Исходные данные
▽

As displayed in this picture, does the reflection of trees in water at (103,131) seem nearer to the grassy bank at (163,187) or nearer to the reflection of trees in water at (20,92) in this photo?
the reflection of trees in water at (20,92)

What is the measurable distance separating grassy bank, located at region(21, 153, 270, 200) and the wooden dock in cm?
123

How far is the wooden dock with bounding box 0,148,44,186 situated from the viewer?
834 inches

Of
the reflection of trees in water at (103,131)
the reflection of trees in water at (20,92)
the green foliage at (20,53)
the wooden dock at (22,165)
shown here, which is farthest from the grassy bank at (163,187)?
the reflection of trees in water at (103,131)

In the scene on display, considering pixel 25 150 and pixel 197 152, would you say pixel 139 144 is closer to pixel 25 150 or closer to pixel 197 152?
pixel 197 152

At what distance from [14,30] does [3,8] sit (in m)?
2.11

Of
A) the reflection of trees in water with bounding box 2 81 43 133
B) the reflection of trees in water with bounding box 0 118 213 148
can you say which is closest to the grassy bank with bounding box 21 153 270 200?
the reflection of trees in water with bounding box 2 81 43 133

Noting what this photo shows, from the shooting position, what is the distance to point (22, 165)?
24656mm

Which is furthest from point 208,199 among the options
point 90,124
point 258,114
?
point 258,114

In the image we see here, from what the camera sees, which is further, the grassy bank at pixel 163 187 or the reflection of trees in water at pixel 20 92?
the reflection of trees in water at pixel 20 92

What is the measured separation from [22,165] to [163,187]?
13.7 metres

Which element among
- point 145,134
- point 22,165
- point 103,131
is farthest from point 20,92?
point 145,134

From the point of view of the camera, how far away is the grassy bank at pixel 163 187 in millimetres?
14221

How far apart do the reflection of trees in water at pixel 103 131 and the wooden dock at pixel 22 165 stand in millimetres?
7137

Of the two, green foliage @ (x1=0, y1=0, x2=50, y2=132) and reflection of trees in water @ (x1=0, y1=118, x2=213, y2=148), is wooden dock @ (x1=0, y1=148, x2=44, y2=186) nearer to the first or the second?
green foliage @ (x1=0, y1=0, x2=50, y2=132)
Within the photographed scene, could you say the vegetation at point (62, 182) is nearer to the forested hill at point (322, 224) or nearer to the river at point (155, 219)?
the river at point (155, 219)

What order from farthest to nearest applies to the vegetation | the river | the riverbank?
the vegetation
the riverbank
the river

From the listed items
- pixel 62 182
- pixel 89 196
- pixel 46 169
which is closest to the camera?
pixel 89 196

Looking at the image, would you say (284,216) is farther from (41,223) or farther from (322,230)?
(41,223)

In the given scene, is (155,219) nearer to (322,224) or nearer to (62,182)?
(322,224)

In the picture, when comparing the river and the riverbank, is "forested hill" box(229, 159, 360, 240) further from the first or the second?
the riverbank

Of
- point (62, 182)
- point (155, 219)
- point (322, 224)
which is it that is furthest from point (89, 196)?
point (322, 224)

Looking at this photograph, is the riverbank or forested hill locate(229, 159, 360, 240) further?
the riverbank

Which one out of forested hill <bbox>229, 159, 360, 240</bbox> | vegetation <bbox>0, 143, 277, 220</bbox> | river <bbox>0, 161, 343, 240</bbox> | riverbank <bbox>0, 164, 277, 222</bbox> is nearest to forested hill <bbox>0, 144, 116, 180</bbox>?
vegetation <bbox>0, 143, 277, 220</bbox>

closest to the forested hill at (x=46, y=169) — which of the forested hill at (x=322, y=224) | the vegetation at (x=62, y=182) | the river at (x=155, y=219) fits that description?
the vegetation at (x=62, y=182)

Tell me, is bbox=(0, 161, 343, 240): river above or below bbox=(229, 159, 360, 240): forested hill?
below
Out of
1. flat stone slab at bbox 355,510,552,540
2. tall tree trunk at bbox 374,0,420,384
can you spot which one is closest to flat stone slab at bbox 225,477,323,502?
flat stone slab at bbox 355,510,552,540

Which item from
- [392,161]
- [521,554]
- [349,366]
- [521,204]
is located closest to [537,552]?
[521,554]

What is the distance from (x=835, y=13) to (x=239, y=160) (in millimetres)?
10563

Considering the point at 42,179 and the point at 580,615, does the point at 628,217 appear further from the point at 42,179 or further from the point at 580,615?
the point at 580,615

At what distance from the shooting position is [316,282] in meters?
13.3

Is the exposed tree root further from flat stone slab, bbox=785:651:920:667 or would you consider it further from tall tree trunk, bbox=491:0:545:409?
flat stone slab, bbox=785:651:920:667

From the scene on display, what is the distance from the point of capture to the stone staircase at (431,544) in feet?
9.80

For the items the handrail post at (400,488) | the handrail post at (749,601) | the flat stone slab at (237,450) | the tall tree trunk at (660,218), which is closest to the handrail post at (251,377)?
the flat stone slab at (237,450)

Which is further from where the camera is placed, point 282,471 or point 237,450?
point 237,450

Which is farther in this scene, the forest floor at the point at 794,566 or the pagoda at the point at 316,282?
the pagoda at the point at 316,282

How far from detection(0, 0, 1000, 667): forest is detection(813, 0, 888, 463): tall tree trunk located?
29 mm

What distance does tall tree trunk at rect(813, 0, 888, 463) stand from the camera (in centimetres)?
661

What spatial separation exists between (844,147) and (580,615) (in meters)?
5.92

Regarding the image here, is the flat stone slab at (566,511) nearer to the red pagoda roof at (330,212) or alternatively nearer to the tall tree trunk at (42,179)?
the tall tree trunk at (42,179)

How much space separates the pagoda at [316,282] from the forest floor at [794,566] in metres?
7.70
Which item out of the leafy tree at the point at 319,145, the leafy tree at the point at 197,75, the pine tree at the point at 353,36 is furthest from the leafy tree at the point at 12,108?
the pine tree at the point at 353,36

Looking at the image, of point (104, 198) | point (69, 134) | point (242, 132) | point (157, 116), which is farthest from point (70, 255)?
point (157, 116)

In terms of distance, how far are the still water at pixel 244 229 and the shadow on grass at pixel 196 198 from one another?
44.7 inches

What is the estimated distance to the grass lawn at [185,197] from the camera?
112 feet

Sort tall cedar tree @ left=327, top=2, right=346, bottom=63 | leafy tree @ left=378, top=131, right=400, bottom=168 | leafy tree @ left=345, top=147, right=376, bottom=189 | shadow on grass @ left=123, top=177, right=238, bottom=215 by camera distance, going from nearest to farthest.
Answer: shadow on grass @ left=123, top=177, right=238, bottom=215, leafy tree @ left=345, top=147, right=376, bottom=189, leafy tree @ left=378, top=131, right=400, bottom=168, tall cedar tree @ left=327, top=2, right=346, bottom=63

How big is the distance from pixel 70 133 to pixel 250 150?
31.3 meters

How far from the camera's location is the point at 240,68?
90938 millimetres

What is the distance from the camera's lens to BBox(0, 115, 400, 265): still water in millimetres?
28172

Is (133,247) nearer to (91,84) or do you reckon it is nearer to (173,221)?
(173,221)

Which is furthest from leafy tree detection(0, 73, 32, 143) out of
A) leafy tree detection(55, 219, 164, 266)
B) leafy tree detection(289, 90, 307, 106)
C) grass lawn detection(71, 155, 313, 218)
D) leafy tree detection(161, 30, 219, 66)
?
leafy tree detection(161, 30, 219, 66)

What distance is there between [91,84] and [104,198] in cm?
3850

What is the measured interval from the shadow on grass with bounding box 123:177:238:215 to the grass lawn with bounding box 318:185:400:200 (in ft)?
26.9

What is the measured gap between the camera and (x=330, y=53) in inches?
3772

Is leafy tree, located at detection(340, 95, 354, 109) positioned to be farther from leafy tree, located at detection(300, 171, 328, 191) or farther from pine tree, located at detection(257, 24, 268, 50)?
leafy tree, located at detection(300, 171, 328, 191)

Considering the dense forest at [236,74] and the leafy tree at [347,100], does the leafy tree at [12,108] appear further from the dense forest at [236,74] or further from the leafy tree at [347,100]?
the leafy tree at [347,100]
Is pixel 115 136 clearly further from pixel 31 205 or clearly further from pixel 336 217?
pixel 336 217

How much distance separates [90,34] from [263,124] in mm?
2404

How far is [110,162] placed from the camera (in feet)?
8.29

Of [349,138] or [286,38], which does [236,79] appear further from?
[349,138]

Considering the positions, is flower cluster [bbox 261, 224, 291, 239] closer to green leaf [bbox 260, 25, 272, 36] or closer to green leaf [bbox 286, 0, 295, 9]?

△

Представьте в виде нумерованного списка строки исходных данных, начиная со строки, где есть «Is leafy tree, located», и до самого конца исходных данных, включая обе границы. Пустые строки в список не включайте.

1. Is leafy tree, located at detection(340, 95, 354, 109) positioned to be farther from leafy tree, located at detection(300, 171, 328, 191) or farther from pine tree, located at detection(257, 24, 268, 50)?
2. leafy tree, located at detection(300, 171, 328, 191)
3. Considering the dense forest at [236,74] and the leafy tree at [347,100], does the leafy tree at [12,108] appear further from the dense forest at [236,74] or further from the leafy tree at [347,100]?
4. the leafy tree at [347,100]
5. Is pixel 115 136 clearly further from pixel 31 205 or clearly further from pixel 336 217?
6. pixel 336 217
7. How much distance separates [90,34] from [263,124] in mm?
8. 2404
9. How far is [110,162] placed from the camera (in feet)?
10. 8.29
11. Of [349,138] or [286,38], which does [236,79] appear further from?
12. [349,138]
13. Considering the positions, is flower cluster [bbox 261, 224, 291, 239] closer to green leaf [bbox 260, 25, 272, 36] or closer to green leaf [bbox 286, 0, 295, 9]?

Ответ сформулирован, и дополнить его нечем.